Central Yup'ik and Machine Translation of Low-Resource Polysynthetic
Languages
- URL: http://arxiv.org/abs/2009.04087v1
- Date: Wed, 9 Sep 2020 03:11:43 GMT
- Title: Central Yup'ik and Machine Translation of Low-Resource Polysynthetic
Languages
- Authors: Christopher Liu, Laura Domin\'e, Kevin Chavez, Richard Socher
- Abstract summary: Machine translation tools do not yet exist for the Yup'ik language, a polysynthetic language spoken by around 8,000 people who live primarily in Southwest Alaska.
We compiled a parallel text corpus for Yup'ik and English and developed a morphological for Yup'ik based on grammar rules.
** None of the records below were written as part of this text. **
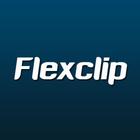 Flexclip 아이콘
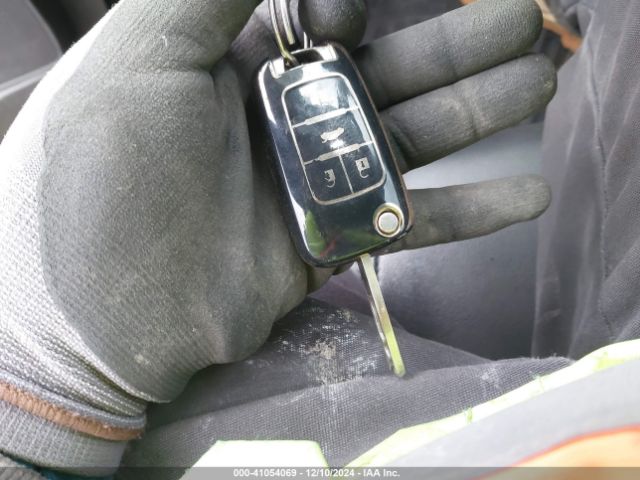 2G1125S36E9317483 Chevrolet Impala 2lt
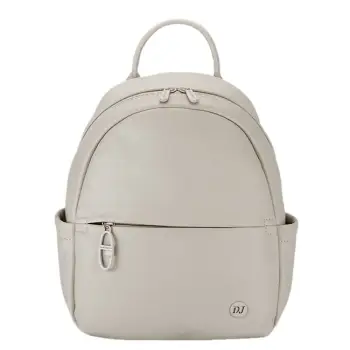 Rucsac bej casual CM7496 119 imagine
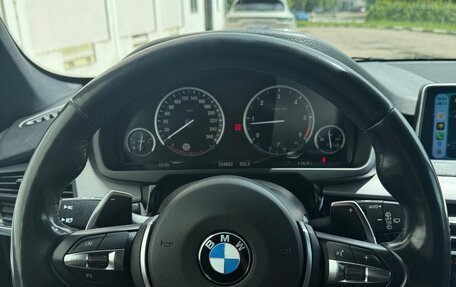 BMW X5, 2018 год, 4 225 000 рублей, 9 фотография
We trained a seq2seq neural machine translation model with attention to translate Yup'ik input into English.
- Score: 42.3635848780518
- License: http://arxiv.org/licenses/nonexclusive-distrib/1.0/
- Abstract: Machine translation tools do not yet exist for the Yup'ik language, a
polysynthetic language spoken by around 8,000 people who live primarily in
Southwest Alaska. We compiled a parallel text corpus for Yup'ik and English and
developed a morphological parser for Yup'ik based on grammar rules. We trained
a seq2seq neural machine translation model with attention to translate Yup'ik
input into English. We then compared the influence of different tokenization
methods, namely rule-based, unsupervised (byte pair encoding), and unsupervised
morphological (Morfessor) parsing, on BLEU score accuracy for Yup'ik to English
translation. We find that using tokenized input increases the translation
accuracy compared to that of unparsed input. Although overall Morfessor did
best with a vocabulary size of 30k, our first experiments show that BPE
performed best with a reduced vocabulary size.